Categorygithub.com/yhat/scrape
modulepackage
0.0.0-20161128144610-24b7890b0945
Repository: https://github.com/yhat/scrape.git
Documentation: pkg.go.dev

# README

scrape

A simple, higher level interface for Go web scraping.

When scraping with Go, I find myself redefining tree traversal and other utility functions.

This package is a place to put some simple tools which build on top of the Go HTML parsing library.

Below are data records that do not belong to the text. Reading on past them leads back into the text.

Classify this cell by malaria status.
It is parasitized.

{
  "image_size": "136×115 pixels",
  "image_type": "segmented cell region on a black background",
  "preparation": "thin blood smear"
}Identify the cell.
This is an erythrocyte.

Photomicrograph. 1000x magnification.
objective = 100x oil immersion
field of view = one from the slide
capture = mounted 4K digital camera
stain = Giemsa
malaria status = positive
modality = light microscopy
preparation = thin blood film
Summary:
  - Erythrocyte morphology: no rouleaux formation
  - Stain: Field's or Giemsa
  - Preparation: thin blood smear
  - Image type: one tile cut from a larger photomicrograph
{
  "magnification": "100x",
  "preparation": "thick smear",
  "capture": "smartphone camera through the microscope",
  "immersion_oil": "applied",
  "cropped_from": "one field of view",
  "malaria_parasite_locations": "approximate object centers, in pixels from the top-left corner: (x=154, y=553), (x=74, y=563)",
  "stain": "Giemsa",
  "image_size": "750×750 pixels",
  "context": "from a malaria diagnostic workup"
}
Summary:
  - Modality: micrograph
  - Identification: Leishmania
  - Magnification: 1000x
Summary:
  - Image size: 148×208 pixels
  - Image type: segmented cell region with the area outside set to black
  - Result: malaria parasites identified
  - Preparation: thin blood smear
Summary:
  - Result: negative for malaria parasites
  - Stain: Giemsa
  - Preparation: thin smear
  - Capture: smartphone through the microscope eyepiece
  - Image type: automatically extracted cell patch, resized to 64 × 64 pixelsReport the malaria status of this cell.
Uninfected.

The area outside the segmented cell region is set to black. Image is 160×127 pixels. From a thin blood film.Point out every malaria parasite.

For the full interface check out the godoc GoDoc

Sample

Scrape defines traversal functions like Find and FindAll while attempting to be generic. It also defines convenience functions such as Attr and Text.

// Parse the page
root, err := html.Parse(resp.Body)
if err != nil {
    // handle error
}
// Search for the title
title, ok := scrape.Find(root, scrape.ByTag(atom.Title))
if ok {
    // Print the title
    fmt.Println(scrape.Text(title))
}

A full example: Scraping Hacker News

package main

import (
	"fmt"
	"net/http"

	"github.com/yhat/scrape"
	"golang.org/x/net/html"
	"golang.org/x/net/html/atom"
)

func main() {
	// request and parse the front page
	resp, err := http.Get("https://news.ycombinator.com/")
	if err != nil {
		panic(err)
	}
	root, err := html.Parse(resp.Body)
	if err != nil {
		panic(err)
	}

	// define a matcher
	matcher := func(n *html.Node) bool {
		// must check for nil values
		if n.DataAtom == atom.A && n.Parent != nil && n.Parent.Parent != nil {
			return scrape.Attr(n.Parent.Parent, "class") == "athing"
		}
		return false
	}
	// grab all articles and print them
	articles := scrape.FindAll(root, matcher)
	for i, article := range articles {
		fmt.Printf("%2d %s (%s)\n", i, scrape.Text(article), scrape.Attr(article, "href"))
	}
}

# Packages

# Functions

Attr returns the value of an HTML attribute.
ByClass returns a Matcher which matches all nodes with the provided class.
ById returns a Matcher which matches all nodes with the provided id.
ByTag returns a Matcher which matches all nodes of the provided tag type.
Find returns the first node which matches the matcher using depth-first search.
FindAll returns all nodes which match the provided Matcher.
FindAllNested returns all nodes which match the provided Matcher and _will_ discover matching subnodes of matching nodes.
Find returns the first node which matches the matcher using next sibling search.
FindParent searches up HTML tree from the current node until either a match is found or the top is hit.
Find returns the first node which matches the matcher using previous sibling search.
Text returns text from all descendant text nodes joined.
TextJoin returns a string from all descendant text nodes joined by a caller provided join function.

# Type aliases

Matcher should return true when a desired node is found.